Moreover, the actual detection success is based upon line-of-sight limitations, as indicated in this detailed view of the coverage of ground surveillance radars. The detection capability in each direction is overlaid on an auto-generated map based on DTED information. Because most of this scenario occurred over the ocean this capability was turned off to reduce runtime. Additional mobile sensor planning features were available but not used in this scenario include the capability to generate optimal airborne routing to cover a number of collection points that need to be regularly monitored. This capability sets up a roving sensor pattern that is analogous to the tasking task methodology for satellites.


I will dynamically show the transmission of a notional message using a “follow the bouncing ball” approach

he ISR component of this study went beyond basic data collection by incorporating the communications and processing delays in getting information to the simulated warfighter. The communications links to maintain the architecture were detailed by station, location, delay information, and linkages, as shown here. A typical message would originate from the sensor, be relayed through MGS, where an initial delay is incurred. The message is then relayed through communications satellites, and to the JWICS, where another processing and dissemination delay occurs. This data would then be transmitted to the JIC and DCGS, and is finally forwarded to PACOM for use. At every step the probability of message loss is evaluated.

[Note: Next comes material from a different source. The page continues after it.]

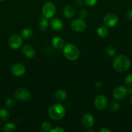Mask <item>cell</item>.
I'll return each mask as SVG.
<instances>
[{"instance_id": "1", "label": "cell", "mask_w": 132, "mask_h": 132, "mask_svg": "<svg viewBox=\"0 0 132 132\" xmlns=\"http://www.w3.org/2000/svg\"><path fill=\"white\" fill-rule=\"evenodd\" d=\"M113 67L119 72H125L130 67L129 59L125 55H119L115 58L113 62Z\"/></svg>"}, {"instance_id": "2", "label": "cell", "mask_w": 132, "mask_h": 132, "mask_svg": "<svg viewBox=\"0 0 132 132\" xmlns=\"http://www.w3.org/2000/svg\"><path fill=\"white\" fill-rule=\"evenodd\" d=\"M65 108L61 104H54L49 108L48 116L51 119L59 121L62 119L65 115Z\"/></svg>"}, {"instance_id": "3", "label": "cell", "mask_w": 132, "mask_h": 132, "mask_svg": "<svg viewBox=\"0 0 132 132\" xmlns=\"http://www.w3.org/2000/svg\"><path fill=\"white\" fill-rule=\"evenodd\" d=\"M63 54L69 60L75 61L78 58L80 52L77 46L73 44L69 43L63 48Z\"/></svg>"}, {"instance_id": "4", "label": "cell", "mask_w": 132, "mask_h": 132, "mask_svg": "<svg viewBox=\"0 0 132 132\" xmlns=\"http://www.w3.org/2000/svg\"><path fill=\"white\" fill-rule=\"evenodd\" d=\"M56 13V6L52 2H46L42 7V14L45 18H51Z\"/></svg>"}, {"instance_id": "5", "label": "cell", "mask_w": 132, "mask_h": 132, "mask_svg": "<svg viewBox=\"0 0 132 132\" xmlns=\"http://www.w3.org/2000/svg\"><path fill=\"white\" fill-rule=\"evenodd\" d=\"M128 88L122 86H118L114 90L113 95L116 100L121 101L125 99L128 95Z\"/></svg>"}, {"instance_id": "6", "label": "cell", "mask_w": 132, "mask_h": 132, "mask_svg": "<svg viewBox=\"0 0 132 132\" xmlns=\"http://www.w3.org/2000/svg\"><path fill=\"white\" fill-rule=\"evenodd\" d=\"M103 22L105 25L109 27H113L119 22V18L114 13H109L104 16Z\"/></svg>"}, {"instance_id": "7", "label": "cell", "mask_w": 132, "mask_h": 132, "mask_svg": "<svg viewBox=\"0 0 132 132\" xmlns=\"http://www.w3.org/2000/svg\"><path fill=\"white\" fill-rule=\"evenodd\" d=\"M14 96L21 101H27L31 98V94L25 88H18L14 92Z\"/></svg>"}, {"instance_id": "8", "label": "cell", "mask_w": 132, "mask_h": 132, "mask_svg": "<svg viewBox=\"0 0 132 132\" xmlns=\"http://www.w3.org/2000/svg\"><path fill=\"white\" fill-rule=\"evenodd\" d=\"M71 27L72 30H74L75 32H80L85 30V27H86V24L82 18H78V19L72 21Z\"/></svg>"}, {"instance_id": "9", "label": "cell", "mask_w": 132, "mask_h": 132, "mask_svg": "<svg viewBox=\"0 0 132 132\" xmlns=\"http://www.w3.org/2000/svg\"><path fill=\"white\" fill-rule=\"evenodd\" d=\"M22 44V38L19 35L14 34L9 39V45L11 48L16 50L19 48Z\"/></svg>"}, {"instance_id": "10", "label": "cell", "mask_w": 132, "mask_h": 132, "mask_svg": "<svg viewBox=\"0 0 132 132\" xmlns=\"http://www.w3.org/2000/svg\"><path fill=\"white\" fill-rule=\"evenodd\" d=\"M94 104L96 108L102 110L106 108L107 104V99L104 95H98L95 97L94 101Z\"/></svg>"}, {"instance_id": "11", "label": "cell", "mask_w": 132, "mask_h": 132, "mask_svg": "<svg viewBox=\"0 0 132 132\" xmlns=\"http://www.w3.org/2000/svg\"><path fill=\"white\" fill-rule=\"evenodd\" d=\"M25 67L21 63L14 64L11 68V72L14 76L16 77H20L24 75L25 73Z\"/></svg>"}, {"instance_id": "12", "label": "cell", "mask_w": 132, "mask_h": 132, "mask_svg": "<svg viewBox=\"0 0 132 132\" xmlns=\"http://www.w3.org/2000/svg\"><path fill=\"white\" fill-rule=\"evenodd\" d=\"M82 123L87 128H91L93 126L94 123V119L92 115L87 113L82 118Z\"/></svg>"}, {"instance_id": "13", "label": "cell", "mask_w": 132, "mask_h": 132, "mask_svg": "<svg viewBox=\"0 0 132 132\" xmlns=\"http://www.w3.org/2000/svg\"><path fill=\"white\" fill-rule=\"evenodd\" d=\"M50 27L53 28L54 30L60 31L63 28V23L60 19L58 18H53L51 19L50 23Z\"/></svg>"}, {"instance_id": "14", "label": "cell", "mask_w": 132, "mask_h": 132, "mask_svg": "<svg viewBox=\"0 0 132 132\" xmlns=\"http://www.w3.org/2000/svg\"><path fill=\"white\" fill-rule=\"evenodd\" d=\"M22 52L25 56L27 57V58H33L36 55L34 49L30 45H25L23 46Z\"/></svg>"}, {"instance_id": "15", "label": "cell", "mask_w": 132, "mask_h": 132, "mask_svg": "<svg viewBox=\"0 0 132 132\" xmlns=\"http://www.w3.org/2000/svg\"><path fill=\"white\" fill-rule=\"evenodd\" d=\"M75 8L71 5H67L63 9V15L67 18H71L75 15Z\"/></svg>"}, {"instance_id": "16", "label": "cell", "mask_w": 132, "mask_h": 132, "mask_svg": "<svg viewBox=\"0 0 132 132\" xmlns=\"http://www.w3.org/2000/svg\"><path fill=\"white\" fill-rule=\"evenodd\" d=\"M53 46L56 49H61L64 45V41L60 37H54L52 40Z\"/></svg>"}, {"instance_id": "17", "label": "cell", "mask_w": 132, "mask_h": 132, "mask_svg": "<svg viewBox=\"0 0 132 132\" xmlns=\"http://www.w3.org/2000/svg\"><path fill=\"white\" fill-rule=\"evenodd\" d=\"M66 97H67V93L63 89H59L55 92V98L58 101H63L65 100Z\"/></svg>"}, {"instance_id": "18", "label": "cell", "mask_w": 132, "mask_h": 132, "mask_svg": "<svg viewBox=\"0 0 132 132\" xmlns=\"http://www.w3.org/2000/svg\"><path fill=\"white\" fill-rule=\"evenodd\" d=\"M48 26H49V23H48L47 18L43 16V18H41V20L39 23V28H40V30L45 31L47 29Z\"/></svg>"}, {"instance_id": "19", "label": "cell", "mask_w": 132, "mask_h": 132, "mask_svg": "<svg viewBox=\"0 0 132 132\" xmlns=\"http://www.w3.org/2000/svg\"><path fill=\"white\" fill-rule=\"evenodd\" d=\"M32 36V30L31 28H24L21 31V36L25 39H28Z\"/></svg>"}, {"instance_id": "20", "label": "cell", "mask_w": 132, "mask_h": 132, "mask_svg": "<svg viewBox=\"0 0 132 132\" xmlns=\"http://www.w3.org/2000/svg\"><path fill=\"white\" fill-rule=\"evenodd\" d=\"M10 117V114L4 108H0V119L2 121H7Z\"/></svg>"}, {"instance_id": "21", "label": "cell", "mask_w": 132, "mask_h": 132, "mask_svg": "<svg viewBox=\"0 0 132 132\" xmlns=\"http://www.w3.org/2000/svg\"><path fill=\"white\" fill-rule=\"evenodd\" d=\"M16 127L15 124L12 123V122H9L3 126V130L5 132H12L16 130Z\"/></svg>"}, {"instance_id": "22", "label": "cell", "mask_w": 132, "mask_h": 132, "mask_svg": "<svg viewBox=\"0 0 132 132\" xmlns=\"http://www.w3.org/2000/svg\"><path fill=\"white\" fill-rule=\"evenodd\" d=\"M97 34H98V35L100 37H105L108 34V30H107L106 27H102H102H100L97 29Z\"/></svg>"}, {"instance_id": "23", "label": "cell", "mask_w": 132, "mask_h": 132, "mask_svg": "<svg viewBox=\"0 0 132 132\" xmlns=\"http://www.w3.org/2000/svg\"><path fill=\"white\" fill-rule=\"evenodd\" d=\"M120 108V104L116 101H113L109 105V110L111 112H116Z\"/></svg>"}, {"instance_id": "24", "label": "cell", "mask_w": 132, "mask_h": 132, "mask_svg": "<svg viewBox=\"0 0 132 132\" xmlns=\"http://www.w3.org/2000/svg\"><path fill=\"white\" fill-rule=\"evenodd\" d=\"M106 54L110 57H113L116 54V50L114 47L111 46H108L106 47Z\"/></svg>"}, {"instance_id": "25", "label": "cell", "mask_w": 132, "mask_h": 132, "mask_svg": "<svg viewBox=\"0 0 132 132\" xmlns=\"http://www.w3.org/2000/svg\"><path fill=\"white\" fill-rule=\"evenodd\" d=\"M41 128H42L43 130L45 131H50L51 130L52 126L50 123L49 122H43L42 125H41Z\"/></svg>"}, {"instance_id": "26", "label": "cell", "mask_w": 132, "mask_h": 132, "mask_svg": "<svg viewBox=\"0 0 132 132\" xmlns=\"http://www.w3.org/2000/svg\"><path fill=\"white\" fill-rule=\"evenodd\" d=\"M125 84L128 87L132 86V74H129L125 77Z\"/></svg>"}, {"instance_id": "27", "label": "cell", "mask_w": 132, "mask_h": 132, "mask_svg": "<svg viewBox=\"0 0 132 132\" xmlns=\"http://www.w3.org/2000/svg\"><path fill=\"white\" fill-rule=\"evenodd\" d=\"M14 101L12 99H8L5 102V105L7 106L8 108H11L14 106Z\"/></svg>"}, {"instance_id": "28", "label": "cell", "mask_w": 132, "mask_h": 132, "mask_svg": "<svg viewBox=\"0 0 132 132\" xmlns=\"http://www.w3.org/2000/svg\"><path fill=\"white\" fill-rule=\"evenodd\" d=\"M98 0H85V3L87 6H94L96 3H97Z\"/></svg>"}, {"instance_id": "29", "label": "cell", "mask_w": 132, "mask_h": 132, "mask_svg": "<svg viewBox=\"0 0 132 132\" xmlns=\"http://www.w3.org/2000/svg\"><path fill=\"white\" fill-rule=\"evenodd\" d=\"M87 12L85 9H82L79 12V15H80V17L81 18H85L87 16Z\"/></svg>"}, {"instance_id": "30", "label": "cell", "mask_w": 132, "mask_h": 132, "mask_svg": "<svg viewBox=\"0 0 132 132\" xmlns=\"http://www.w3.org/2000/svg\"><path fill=\"white\" fill-rule=\"evenodd\" d=\"M50 131H51V132H64L65 130L61 127H56V128H53V129H51Z\"/></svg>"}, {"instance_id": "31", "label": "cell", "mask_w": 132, "mask_h": 132, "mask_svg": "<svg viewBox=\"0 0 132 132\" xmlns=\"http://www.w3.org/2000/svg\"><path fill=\"white\" fill-rule=\"evenodd\" d=\"M126 17L129 20H132V9H129L126 13Z\"/></svg>"}, {"instance_id": "32", "label": "cell", "mask_w": 132, "mask_h": 132, "mask_svg": "<svg viewBox=\"0 0 132 132\" xmlns=\"http://www.w3.org/2000/svg\"><path fill=\"white\" fill-rule=\"evenodd\" d=\"M100 132H111V130H109V129L106 128H102L101 130H100Z\"/></svg>"}, {"instance_id": "33", "label": "cell", "mask_w": 132, "mask_h": 132, "mask_svg": "<svg viewBox=\"0 0 132 132\" xmlns=\"http://www.w3.org/2000/svg\"><path fill=\"white\" fill-rule=\"evenodd\" d=\"M128 94H132V86H131V87H128Z\"/></svg>"}, {"instance_id": "34", "label": "cell", "mask_w": 132, "mask_h": 132, "mask_svg": "<svg viewBox=\"0 0 132 132\" xmlns=\"http://www.w3.org/2000/svg\"><path fill=\"white\" fill-rule=\"evenodd\" d=\"M131 104H132V96L131 97Z\"/></svg>"}, {"instance_id": "35", "label": "cell", "mask_w": 132, "mask_h": 132, "mask_svg": "<svg viewBox=\"0 0 132 132\" xmlns=\"http://www.w3.org/2000/svg\"><path fill=\"white\" fill-rule=\"evenodd\" d=\"M0 1H4V0H0Z\"/></svg>"}, {"instance_id": "36", "label": "cell", "mask_w": 132, "mask_h": 132, "mask_svg": "<svg viewBox=\"0 0 132 132\" xmlns=\"http://www.w3.org/2000/svg\"><path fill=\"white\" fill-rule=\"evenodd\" d=\"M0 28H1V25H0Z\"/></svg>"}]
</instances>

While conceptually straightforward, in execution the architecture-level evaluation is complex because of the number of possible links and the possibility of employing alternate communications paths as the principle connections routes experience delays. Therefore the performance of the evolving architectures was evaluated. This analysis can be used to identify architecture chokepoints and measure information availability to the warfighter across different epochs. In this scenario there were no direct or ECM attacks against our strategic communications architecture, nor were there any nuclear events to disrupt propagation, so communications connectivity remained high.

Details on detection success and causes of failure were analyzed after the run. The details on detections against key threats could be evaluated on a single-scan resolution. The results were also evaluated for timeliness, relevance, availability, accuracy, and completeness, or TRAAC for short. These form one of the two bases of cross architecture comparison made in these runs. This information augments the typical warfighting statistics also gathered in this study.

Other information gathered in this study includes the knowledge matrix statistics. These are based first on the ISR detections, but then evaluate these detections according to the location, tracking, identification, threat activity, capability and intent evaluation of each detecting and reporting sensor and related processing.

The information shown in this AVI is notional to allow unclassified dissemination and control. Actual data will be discussed later in this briefing.